2014年9月11日木曜日

インフレ時代の年金制度は賦課方式で

年金方式には「積み立て方式(若いうちに自分が積み立てたおカネを老後に受け取る)」と「賦課方式(現在の労働年齢層からおカネを集めて高齢者に分配する)」があります。

ところで、インフレになると、とりわけインフレ率が高くなると、貯めたおカネの価値が相対的に低下するため、高齢者の方々は不安に思われるかも知れません。積立方式の年金の場合はインフレを心配する人が増えるでしょう。このような制度だと、インフレに反対する世論が増え、インフレターゲットや金融緩和に反対する人も増えるかも知れません。

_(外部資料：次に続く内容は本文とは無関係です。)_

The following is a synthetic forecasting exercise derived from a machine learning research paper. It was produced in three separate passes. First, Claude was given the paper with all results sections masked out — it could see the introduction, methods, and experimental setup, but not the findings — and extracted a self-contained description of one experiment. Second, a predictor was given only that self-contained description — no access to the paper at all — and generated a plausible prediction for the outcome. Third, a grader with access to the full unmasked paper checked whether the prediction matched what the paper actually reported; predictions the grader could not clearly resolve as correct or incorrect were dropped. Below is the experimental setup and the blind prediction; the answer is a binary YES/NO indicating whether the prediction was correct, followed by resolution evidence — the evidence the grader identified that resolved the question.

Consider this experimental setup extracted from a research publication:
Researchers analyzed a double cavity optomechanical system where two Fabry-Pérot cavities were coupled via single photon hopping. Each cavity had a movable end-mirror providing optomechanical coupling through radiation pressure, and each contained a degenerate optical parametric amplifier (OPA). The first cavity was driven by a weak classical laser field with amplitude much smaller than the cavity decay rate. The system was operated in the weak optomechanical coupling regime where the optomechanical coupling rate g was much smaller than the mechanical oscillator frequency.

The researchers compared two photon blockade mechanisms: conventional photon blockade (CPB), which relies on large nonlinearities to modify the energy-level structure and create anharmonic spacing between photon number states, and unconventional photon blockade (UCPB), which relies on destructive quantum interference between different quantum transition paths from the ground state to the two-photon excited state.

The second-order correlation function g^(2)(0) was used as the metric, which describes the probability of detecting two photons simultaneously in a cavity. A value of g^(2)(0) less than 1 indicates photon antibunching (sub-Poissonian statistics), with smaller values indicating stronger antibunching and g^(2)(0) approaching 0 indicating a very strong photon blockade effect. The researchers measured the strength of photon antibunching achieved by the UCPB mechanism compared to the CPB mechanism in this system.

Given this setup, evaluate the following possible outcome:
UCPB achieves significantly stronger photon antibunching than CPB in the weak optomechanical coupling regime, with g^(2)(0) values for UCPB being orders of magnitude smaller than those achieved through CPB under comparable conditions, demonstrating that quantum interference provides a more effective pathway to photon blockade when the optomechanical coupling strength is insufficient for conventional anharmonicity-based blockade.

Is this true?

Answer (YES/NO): NO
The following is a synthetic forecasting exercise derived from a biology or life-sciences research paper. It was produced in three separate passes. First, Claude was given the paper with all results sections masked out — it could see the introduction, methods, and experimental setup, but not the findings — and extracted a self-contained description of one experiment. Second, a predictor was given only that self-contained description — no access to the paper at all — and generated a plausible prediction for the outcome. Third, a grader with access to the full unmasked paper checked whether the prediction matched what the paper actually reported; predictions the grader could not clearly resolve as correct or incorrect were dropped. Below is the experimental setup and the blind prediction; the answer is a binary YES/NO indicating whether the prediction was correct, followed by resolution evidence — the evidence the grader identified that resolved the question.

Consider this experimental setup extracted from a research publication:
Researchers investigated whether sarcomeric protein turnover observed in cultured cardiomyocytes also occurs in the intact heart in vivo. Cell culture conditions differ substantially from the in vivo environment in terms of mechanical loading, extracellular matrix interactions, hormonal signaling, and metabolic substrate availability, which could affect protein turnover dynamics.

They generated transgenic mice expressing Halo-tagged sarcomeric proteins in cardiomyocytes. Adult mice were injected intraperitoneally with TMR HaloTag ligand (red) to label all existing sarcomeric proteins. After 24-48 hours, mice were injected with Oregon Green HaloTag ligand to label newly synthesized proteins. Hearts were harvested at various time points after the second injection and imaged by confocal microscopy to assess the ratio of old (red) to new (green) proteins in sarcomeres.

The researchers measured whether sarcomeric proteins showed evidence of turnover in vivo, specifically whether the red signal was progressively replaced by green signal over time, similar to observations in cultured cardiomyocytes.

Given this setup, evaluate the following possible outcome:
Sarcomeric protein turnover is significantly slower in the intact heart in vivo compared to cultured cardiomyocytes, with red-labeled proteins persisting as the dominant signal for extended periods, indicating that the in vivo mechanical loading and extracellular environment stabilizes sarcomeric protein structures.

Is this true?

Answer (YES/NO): YES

しかし積立方式が優れているかと言えば、欠点も多いでしょう。運用に失敗するリスクもあります。おまけに、多くの人が年金のためにおカネを使わず貯め込めば、経済を停滞させる事にもなります。運用のためにファンドが組まれ、世界的に投機に走るリスクもあります。「カネさえ増やせば良い」という姿勢になりがちです。

ですから、賦課方式の方が良いと思います。賦課方式の場合、労働年齢層の所得に税金をかけて財源とし、年金を支給するわけです。するとインフレになればその率に応じて税収も自然に増加することが間違いないからです(インフレとは循環通貨量が増大する事なので、それに課税すれば税率が同じでも税収は増大する)。つまり支給額が物価スライドになります。

賦課方式において重要なのは、「カネを増やす事」ではなく、「経済を健全に維持拡大し続ける事」であり、その健全な経済の「生産力」を用いて高齢者の扶養を実現するものです。

年金の制度は、カネの力ではなく、モノを生み出す力に頼る制度が自然だと思います。